Summary of study findings
PET = pre-eclamptic toxaemia
Given the overwhelming evidence that oxidative stress is fundamental to the preeclamptic disease process, could amendments to dosing, and timing of supplementation (e.g. preconception) yield alternative outcomes? Or could different agents, or combinations thereof, be tried? The doses of vitamin C and E are derived from their synergistic action in diseases unrelated to pregnancy, meaning the response to vitamin E may be dependent on specific isoforms. Taking pure alpha tocopherol (as a pharmaceutical agent) is known to inhibit uptake of alternate isoforms: we demonstrated reduced gamma tocopherol in pregnant women taking 400 IU alpha tocopherol. Gamma tocopherol is a major component of dietary vitamin E and known to have an anti-inflammatory action, so it is plausible that we have unwittingly increased risk, by testing such a high-dose supplement. This may account for some of the detrimental results seen, such as the 30% increased risk of hypertension found in the meta-analysis.

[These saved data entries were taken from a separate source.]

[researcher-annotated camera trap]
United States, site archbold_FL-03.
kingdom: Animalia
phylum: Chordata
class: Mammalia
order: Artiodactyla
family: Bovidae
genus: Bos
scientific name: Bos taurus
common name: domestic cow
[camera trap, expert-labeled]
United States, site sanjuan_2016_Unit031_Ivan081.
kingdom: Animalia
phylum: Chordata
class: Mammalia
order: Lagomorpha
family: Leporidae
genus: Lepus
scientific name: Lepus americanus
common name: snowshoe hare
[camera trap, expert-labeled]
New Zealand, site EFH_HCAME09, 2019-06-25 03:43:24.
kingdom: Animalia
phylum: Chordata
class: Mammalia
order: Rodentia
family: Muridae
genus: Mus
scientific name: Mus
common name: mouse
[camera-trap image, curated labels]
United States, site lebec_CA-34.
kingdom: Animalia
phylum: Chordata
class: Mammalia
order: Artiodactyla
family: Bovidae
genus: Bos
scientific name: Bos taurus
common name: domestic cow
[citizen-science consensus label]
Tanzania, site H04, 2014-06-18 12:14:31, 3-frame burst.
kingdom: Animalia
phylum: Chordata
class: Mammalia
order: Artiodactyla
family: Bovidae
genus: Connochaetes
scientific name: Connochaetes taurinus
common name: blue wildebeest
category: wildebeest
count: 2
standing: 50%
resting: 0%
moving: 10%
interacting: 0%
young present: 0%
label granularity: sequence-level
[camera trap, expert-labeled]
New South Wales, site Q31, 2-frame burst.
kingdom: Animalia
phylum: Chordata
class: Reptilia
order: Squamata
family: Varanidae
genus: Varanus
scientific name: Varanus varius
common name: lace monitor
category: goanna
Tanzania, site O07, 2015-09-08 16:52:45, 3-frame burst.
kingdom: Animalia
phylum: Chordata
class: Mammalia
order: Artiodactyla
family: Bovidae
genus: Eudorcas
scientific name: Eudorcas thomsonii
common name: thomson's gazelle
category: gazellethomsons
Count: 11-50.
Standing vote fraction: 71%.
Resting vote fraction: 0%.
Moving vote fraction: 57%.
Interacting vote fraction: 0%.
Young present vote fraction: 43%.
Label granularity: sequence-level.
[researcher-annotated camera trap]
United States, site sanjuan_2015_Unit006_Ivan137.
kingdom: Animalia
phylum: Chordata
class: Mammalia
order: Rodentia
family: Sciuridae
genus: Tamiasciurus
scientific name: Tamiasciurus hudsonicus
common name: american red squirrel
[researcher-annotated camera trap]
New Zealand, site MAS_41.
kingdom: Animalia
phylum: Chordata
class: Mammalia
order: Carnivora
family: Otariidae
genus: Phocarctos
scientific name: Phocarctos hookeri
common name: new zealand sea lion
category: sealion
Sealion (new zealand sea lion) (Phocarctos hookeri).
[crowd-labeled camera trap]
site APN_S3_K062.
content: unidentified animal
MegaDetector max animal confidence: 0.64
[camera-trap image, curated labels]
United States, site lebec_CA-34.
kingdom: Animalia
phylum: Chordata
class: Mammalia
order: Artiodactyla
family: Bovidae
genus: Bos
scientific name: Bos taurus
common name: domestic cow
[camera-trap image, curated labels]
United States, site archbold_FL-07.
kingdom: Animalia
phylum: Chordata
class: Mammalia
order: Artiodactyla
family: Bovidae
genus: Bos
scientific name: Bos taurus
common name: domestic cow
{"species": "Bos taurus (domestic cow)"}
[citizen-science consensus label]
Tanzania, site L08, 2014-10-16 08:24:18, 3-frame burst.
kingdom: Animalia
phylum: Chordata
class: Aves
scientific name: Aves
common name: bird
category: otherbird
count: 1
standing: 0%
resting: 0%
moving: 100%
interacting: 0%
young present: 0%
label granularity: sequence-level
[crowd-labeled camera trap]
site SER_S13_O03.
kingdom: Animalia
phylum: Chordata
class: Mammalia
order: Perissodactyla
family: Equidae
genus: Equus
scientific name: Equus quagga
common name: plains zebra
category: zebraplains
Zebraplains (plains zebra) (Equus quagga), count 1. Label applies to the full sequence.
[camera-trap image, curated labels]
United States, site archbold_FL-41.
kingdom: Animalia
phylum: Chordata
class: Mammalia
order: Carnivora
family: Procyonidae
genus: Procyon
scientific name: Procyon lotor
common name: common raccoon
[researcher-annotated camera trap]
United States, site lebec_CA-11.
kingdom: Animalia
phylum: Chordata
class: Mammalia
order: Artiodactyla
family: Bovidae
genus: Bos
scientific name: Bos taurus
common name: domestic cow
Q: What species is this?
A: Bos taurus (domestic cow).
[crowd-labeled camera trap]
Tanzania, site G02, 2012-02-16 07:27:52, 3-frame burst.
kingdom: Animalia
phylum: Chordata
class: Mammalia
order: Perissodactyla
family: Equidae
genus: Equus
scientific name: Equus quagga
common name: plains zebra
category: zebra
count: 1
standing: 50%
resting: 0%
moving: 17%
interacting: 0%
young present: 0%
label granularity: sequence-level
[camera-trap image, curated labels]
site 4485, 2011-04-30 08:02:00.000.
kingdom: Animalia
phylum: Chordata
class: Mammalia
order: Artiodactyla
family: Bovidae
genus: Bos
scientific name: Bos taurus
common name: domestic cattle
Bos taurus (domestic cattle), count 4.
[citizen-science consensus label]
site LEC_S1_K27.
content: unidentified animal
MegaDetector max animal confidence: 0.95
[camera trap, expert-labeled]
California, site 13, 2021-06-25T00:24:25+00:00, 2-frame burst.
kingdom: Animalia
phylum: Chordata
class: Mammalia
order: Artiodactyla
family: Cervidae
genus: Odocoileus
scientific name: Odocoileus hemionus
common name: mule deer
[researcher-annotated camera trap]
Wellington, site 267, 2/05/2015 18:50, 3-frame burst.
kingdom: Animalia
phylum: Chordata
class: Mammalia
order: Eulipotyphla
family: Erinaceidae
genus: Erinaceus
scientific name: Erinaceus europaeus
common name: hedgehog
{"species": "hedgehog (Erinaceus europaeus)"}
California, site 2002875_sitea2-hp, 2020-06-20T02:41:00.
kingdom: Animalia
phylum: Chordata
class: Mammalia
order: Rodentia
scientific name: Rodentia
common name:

Many expensive trials have failed. It is unlikely that further research can be justified with similar agents, given these findings. However, both statins and selenium supplementation warrant investigation. A global approach is needed; numerous trials of vitamin C and E, costing millions of pounds have all drawn similar conclusions. As the study's initial contributors, we were not surprised: preeclampsia was not a primary outcome in our first paper, 1 and we never advocated prescribing vitamins until further evidence was available. Many clinicians refuse to randomize women and this culture has to change. We should demand more robust evidence before giving pharmacologically active agents to pregnant women.
Funding bodies need stringently controlled trials to inform practice, in a step-wise approach, before large-scale indiscriminate finance is made available. Other avenues of prophylaxis warrant further research; calcium supplementation, perhaps, has the evidence to justify such expenditure on large-scale research.
We should not dismiss the role of oxidative stress in this important disease, nor ignore the potential of antioxidant agents to help. Clinical trials provide an invaluable resource to our scientists but more scientific support is necessary to explain findings, in tandem with practical studies. This ensures negative trials are not wasted, but provide possible avenues to pursue. In our global society, it is time to have a global approach to these devastating worldwide diseases. Working together to find the answer must take priority over academic self-interest and there are initiatives to try and achieve this, such as GONET (Global Obstetrics Network). We must learn from the vitamin C and E story; fragmented effort wastes money that could have been spent on other health priorities.